No filme de Romanek - que evita sustos constantes e faz uso inteligente da trilha sonora discreta - Sy Parrish é o solícito funcionário de um quiosque de revelação de filmes fotográficos localizado dentro de uma grande loja de departamentos. Solitário e introvertido, ele vive através das fotografias que revela, conhecendo os momentos mais felizes de seus clientes - sua teoria é que ninguém fotografa tristezas, por não querer relembrá-las no futuro. Sua extrema fascinação e dedicação ao trabalho é ainda mais radical quando se trata dos Yorkin, uma família aparentemente perfeita cuja trajetória de felicidade e realizações ele acompanha há quase uma década, com uma fidelidade canina que o faz inclusive decorar a parede de seu apartamento com todas as fotos reveladas pelo casal e seu filho pequeno. Sentindo-se parte integrante da família, Parrish entra em desespero quando descobre que Will (Michael Vartan, apático e quase canastrão) não é o marido perfeito que deveria ser: não só tem uma amante como registra seus momentos românticos com ela - uma espécie de conspurcamento de sua profissão. Enfurecido com a situação, ele toma as dores de sua adorada Nina (Connie Nielsen) e planeja uma vingança inesperada e cruel.

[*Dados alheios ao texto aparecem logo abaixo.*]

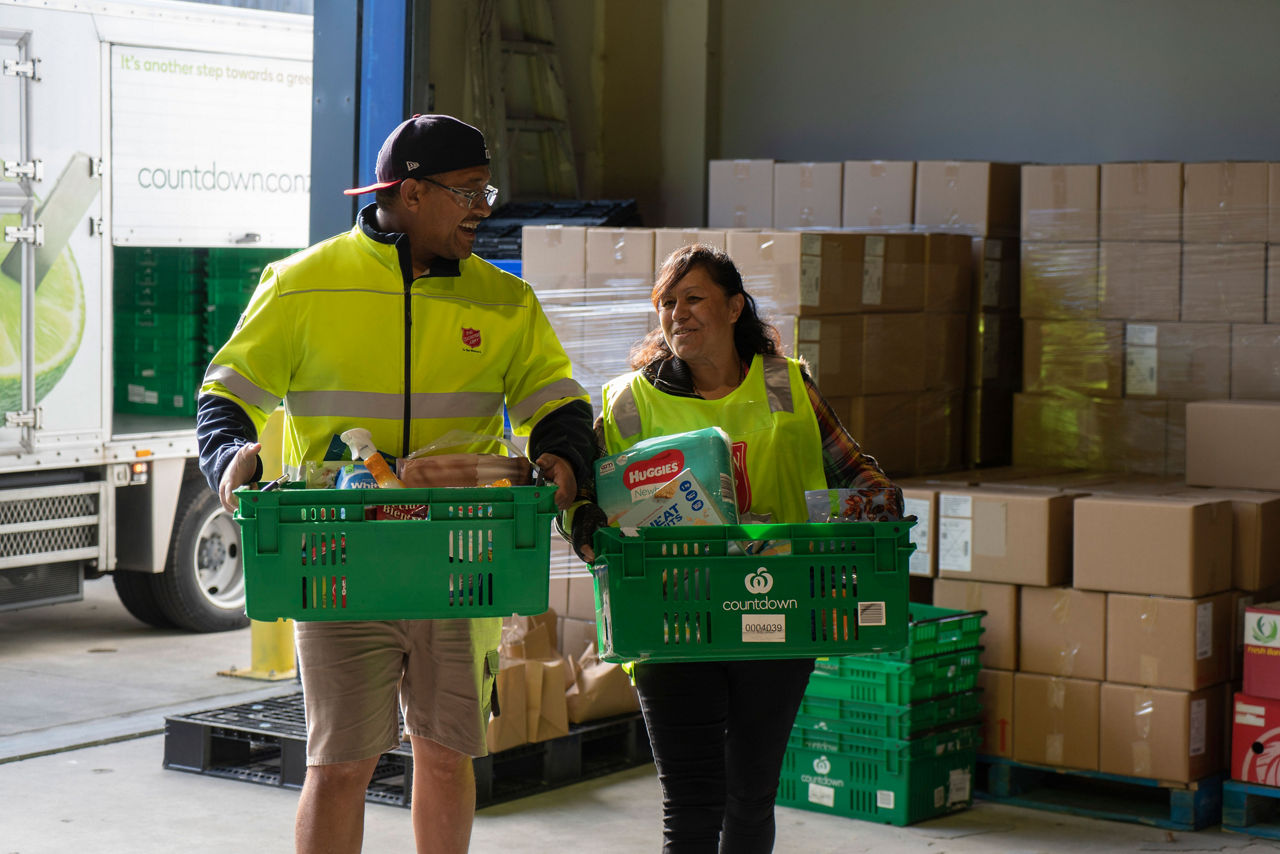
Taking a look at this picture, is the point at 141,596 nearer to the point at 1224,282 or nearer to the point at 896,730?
the point at 896,730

Arquitetando com cuidado cada sequência como forma de preparar um clímax tanto surpreendente - pela ausência de violência física, pela construção gradativa de tensão e pelo inusitado da resolução - quanto angustiante, Mark Romanek acerta em fugir dos clichês do gênero, evitando com maestria seguir os caminhos mais fáceis e preferindo enfatizar as características sinistras de seu protagonista, que encontra o intérprete ideal em Robin Williams. Transmitindo uma sensação de constante perigo através de seus sorrisos, Williams entrega um trabalho que equilibra como poucos em sua carreira o dramático e o assustador - sua aproximação à Nina através de um livro de Deepak Chopra e de seu filho com presentes aparentemente sem segundas intenções apavoram mais do que litros e litros de sangue. No caso do filme de Romanek, menos é mais. E o público que gosta de inteligência quando assiste a um suspense não tem do que se queixar.